MOSCOW: Russia would regard the deployment of any foreign military forces or infrastructure in Ukraine as foreign intervention and treat those forces as legitimate ​targets, the Foreign Ministry said on Monday, citing Minister Sergei Lavrov.
The ministry’s comment, one of many it said were in response to questions put to Lavrov, also praised US President Donald Trump’s efforts at working for a resolution of the war and said he understood the fundamental reasons behind the conflict.
“The deployment of ‌military units, facilities, ‌warehouses, and other infrastructure of ‌Western ⁠countries ​in Ukraine ‌is unacceptable to us and will be regarded as foreign intervention posing a direct threat to Russia’s security,” the ministry said on its website.
It said Western countries — which have discussed a possible deployment to Ukraine to help secure any peace deal — had to understand “that all foreign military contingents, including German ⁠ones, if deployed in Ukraine, will become legitimate targets for the Russian ‌Armed Forces.”
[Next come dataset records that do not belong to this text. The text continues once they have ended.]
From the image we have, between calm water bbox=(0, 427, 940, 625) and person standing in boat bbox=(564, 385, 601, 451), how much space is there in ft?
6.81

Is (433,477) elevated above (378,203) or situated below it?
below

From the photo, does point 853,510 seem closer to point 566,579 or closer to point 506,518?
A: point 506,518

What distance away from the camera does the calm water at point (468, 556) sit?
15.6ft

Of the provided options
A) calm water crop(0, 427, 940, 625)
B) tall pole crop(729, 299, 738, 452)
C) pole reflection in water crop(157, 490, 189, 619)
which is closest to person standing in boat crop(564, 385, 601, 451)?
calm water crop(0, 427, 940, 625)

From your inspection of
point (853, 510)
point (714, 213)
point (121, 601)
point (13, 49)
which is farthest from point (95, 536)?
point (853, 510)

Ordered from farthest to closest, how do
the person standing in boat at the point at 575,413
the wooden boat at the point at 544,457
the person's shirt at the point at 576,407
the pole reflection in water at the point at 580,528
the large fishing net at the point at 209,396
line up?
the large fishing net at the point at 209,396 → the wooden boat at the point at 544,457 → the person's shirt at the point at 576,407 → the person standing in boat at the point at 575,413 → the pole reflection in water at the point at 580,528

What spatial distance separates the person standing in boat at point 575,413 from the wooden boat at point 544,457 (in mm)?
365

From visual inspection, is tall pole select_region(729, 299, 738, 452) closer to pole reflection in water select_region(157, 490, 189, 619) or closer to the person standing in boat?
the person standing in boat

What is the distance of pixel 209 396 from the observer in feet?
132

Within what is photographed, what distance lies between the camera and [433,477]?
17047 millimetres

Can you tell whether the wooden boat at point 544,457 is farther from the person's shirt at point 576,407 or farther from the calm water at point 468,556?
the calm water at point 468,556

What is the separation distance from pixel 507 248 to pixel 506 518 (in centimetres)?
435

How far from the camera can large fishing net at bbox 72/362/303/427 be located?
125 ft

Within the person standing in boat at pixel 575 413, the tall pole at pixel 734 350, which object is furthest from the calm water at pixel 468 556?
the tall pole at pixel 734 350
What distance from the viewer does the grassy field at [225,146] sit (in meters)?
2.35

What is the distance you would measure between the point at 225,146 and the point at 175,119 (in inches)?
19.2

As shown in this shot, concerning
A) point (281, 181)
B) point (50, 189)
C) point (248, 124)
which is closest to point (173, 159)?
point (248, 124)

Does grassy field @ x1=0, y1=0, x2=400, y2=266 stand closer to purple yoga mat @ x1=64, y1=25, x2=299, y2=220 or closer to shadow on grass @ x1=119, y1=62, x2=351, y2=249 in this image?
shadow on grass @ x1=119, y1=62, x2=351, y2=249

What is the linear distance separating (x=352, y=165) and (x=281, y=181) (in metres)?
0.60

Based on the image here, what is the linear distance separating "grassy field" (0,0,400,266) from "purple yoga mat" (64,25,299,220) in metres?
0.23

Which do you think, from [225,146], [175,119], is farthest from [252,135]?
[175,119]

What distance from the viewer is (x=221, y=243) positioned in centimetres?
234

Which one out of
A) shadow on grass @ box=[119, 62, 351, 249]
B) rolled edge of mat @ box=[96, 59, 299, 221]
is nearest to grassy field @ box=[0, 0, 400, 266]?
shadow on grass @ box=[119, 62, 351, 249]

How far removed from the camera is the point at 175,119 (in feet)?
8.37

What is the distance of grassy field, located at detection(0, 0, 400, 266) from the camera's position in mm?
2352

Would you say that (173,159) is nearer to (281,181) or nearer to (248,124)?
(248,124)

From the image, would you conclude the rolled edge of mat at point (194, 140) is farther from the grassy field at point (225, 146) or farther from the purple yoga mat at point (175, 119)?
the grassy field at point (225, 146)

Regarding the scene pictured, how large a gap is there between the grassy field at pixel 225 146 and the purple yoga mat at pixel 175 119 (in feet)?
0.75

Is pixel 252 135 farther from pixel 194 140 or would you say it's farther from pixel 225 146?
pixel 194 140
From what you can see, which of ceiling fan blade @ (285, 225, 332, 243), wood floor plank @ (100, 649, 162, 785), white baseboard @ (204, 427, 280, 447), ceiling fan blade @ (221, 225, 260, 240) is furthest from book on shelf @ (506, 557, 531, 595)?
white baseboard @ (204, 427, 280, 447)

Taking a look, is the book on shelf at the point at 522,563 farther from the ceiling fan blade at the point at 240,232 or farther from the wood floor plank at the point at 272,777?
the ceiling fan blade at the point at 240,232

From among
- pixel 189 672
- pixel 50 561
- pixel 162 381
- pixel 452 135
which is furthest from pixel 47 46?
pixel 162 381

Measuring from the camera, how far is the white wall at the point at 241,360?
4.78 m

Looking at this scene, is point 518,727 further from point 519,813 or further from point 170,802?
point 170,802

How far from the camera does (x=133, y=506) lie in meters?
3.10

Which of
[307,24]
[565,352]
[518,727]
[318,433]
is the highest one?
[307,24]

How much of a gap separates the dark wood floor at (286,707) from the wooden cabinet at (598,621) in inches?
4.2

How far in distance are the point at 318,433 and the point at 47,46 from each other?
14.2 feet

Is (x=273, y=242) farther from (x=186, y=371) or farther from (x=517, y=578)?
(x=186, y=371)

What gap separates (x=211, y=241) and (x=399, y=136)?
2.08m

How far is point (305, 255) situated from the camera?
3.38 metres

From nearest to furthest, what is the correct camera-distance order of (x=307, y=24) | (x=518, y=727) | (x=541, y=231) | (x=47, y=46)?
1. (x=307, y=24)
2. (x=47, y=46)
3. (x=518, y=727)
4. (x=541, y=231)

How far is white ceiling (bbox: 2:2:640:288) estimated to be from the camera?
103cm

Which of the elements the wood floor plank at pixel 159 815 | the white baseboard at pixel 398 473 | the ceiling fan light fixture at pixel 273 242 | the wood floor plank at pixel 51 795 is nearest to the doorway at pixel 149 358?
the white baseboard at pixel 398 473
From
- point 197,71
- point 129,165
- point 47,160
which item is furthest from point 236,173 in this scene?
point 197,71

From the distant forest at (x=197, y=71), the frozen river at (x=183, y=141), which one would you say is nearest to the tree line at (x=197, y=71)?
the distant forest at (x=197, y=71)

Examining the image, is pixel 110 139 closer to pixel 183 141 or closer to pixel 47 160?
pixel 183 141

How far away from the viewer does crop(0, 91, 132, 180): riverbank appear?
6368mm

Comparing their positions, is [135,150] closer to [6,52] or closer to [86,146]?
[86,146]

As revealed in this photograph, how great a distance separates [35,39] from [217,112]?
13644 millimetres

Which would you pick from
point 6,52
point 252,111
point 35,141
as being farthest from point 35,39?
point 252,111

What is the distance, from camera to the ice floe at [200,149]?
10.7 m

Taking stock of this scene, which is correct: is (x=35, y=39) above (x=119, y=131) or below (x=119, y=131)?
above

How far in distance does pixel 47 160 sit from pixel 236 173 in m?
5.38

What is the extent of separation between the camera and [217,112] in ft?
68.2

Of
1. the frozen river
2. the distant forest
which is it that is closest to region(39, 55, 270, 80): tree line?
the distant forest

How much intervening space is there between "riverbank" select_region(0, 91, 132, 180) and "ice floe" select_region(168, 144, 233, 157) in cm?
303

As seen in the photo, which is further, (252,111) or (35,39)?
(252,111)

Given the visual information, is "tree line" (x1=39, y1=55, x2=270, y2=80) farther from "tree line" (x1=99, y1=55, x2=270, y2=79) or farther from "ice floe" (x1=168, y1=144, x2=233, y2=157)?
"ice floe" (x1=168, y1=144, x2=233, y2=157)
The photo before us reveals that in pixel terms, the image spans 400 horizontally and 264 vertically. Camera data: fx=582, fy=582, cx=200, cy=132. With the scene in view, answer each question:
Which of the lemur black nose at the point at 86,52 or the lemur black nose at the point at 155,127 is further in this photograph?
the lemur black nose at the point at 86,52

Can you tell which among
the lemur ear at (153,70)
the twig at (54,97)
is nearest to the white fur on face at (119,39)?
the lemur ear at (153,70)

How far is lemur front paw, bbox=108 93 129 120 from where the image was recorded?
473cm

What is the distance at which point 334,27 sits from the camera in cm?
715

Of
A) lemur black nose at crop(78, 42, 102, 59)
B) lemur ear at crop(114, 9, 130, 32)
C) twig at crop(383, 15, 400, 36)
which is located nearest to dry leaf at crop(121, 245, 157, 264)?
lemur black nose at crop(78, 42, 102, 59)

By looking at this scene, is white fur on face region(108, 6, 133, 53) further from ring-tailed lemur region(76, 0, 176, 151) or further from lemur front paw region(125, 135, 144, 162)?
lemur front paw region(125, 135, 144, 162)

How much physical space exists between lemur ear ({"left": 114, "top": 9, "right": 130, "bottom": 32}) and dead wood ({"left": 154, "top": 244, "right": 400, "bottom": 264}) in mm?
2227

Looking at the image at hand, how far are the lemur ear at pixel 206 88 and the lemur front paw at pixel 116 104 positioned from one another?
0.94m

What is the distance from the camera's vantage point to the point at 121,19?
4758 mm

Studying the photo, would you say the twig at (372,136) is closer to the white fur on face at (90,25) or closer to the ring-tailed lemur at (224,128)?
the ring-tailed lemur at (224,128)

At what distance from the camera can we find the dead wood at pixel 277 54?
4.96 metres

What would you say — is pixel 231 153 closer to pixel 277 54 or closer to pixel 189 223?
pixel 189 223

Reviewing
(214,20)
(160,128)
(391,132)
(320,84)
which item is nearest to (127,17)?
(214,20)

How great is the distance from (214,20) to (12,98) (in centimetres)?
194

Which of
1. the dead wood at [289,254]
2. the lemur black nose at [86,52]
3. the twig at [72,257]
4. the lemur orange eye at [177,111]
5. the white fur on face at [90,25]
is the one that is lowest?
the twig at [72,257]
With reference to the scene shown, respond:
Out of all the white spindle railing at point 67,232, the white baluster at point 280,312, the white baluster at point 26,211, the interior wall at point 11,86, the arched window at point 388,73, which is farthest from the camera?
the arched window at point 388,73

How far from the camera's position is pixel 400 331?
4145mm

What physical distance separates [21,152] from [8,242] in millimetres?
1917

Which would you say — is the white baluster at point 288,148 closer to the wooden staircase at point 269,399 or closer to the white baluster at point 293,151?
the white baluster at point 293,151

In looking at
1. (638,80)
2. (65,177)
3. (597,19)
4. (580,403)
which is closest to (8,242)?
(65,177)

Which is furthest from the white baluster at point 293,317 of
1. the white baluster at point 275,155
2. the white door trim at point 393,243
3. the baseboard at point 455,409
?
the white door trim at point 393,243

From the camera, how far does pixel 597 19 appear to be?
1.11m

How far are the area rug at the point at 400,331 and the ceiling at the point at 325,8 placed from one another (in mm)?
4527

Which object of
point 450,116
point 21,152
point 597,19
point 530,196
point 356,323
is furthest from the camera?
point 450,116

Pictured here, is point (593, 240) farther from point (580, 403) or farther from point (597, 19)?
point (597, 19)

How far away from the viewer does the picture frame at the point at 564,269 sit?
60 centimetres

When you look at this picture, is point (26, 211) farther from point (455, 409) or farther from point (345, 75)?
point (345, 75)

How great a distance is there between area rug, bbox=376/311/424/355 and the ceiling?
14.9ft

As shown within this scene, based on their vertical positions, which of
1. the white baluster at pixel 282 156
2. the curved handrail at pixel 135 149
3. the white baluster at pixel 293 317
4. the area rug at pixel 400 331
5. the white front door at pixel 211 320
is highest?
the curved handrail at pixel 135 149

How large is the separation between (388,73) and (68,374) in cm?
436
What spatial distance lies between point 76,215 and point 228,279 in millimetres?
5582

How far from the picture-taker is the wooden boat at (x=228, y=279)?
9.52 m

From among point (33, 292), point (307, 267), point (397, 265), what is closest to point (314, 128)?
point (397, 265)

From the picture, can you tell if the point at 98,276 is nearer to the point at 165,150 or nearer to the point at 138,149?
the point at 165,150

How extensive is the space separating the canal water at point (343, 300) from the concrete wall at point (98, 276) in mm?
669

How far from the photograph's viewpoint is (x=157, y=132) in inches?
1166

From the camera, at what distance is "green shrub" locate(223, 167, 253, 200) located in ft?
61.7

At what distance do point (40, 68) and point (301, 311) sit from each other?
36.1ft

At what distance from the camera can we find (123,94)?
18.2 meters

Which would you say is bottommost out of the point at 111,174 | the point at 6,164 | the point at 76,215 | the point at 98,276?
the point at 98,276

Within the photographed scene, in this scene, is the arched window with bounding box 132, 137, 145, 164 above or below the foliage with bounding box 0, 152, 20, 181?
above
The United States has spearheaded ‍efforts to hold talks aimed ‍at ending the conflict in Ukraine and a second three-sided ‍meeting with Russian and Ukrainian representatives is to take place this week in the United Arab Emirates.
The issue of ceding internationally recognized Ukrainian territory to Russia remains a major stumbling block. ​Kyiv rejects Russian calls for it to give up all of its Donbas region, including territory Moscow’s ⁠forces have not captured.
Moscow has repeatedly said it will not tolerate the presence in Ukraine of troops from Western countries.
The ministry said Moscow valued the “purposeful efforts” of the Trump administration in working toward a resolution and understanding Russia’s long-running concerns about NATO’s eastward expansion and its overtures to Ukraine.
It described Trump as “one of the few Western politicians who not only immediately refused to advance meaningless and destructive preconditions for starting a substantive dialogue with Moscow on the ‌Ukrainian crisis, but also publicly spoke about its root causes.”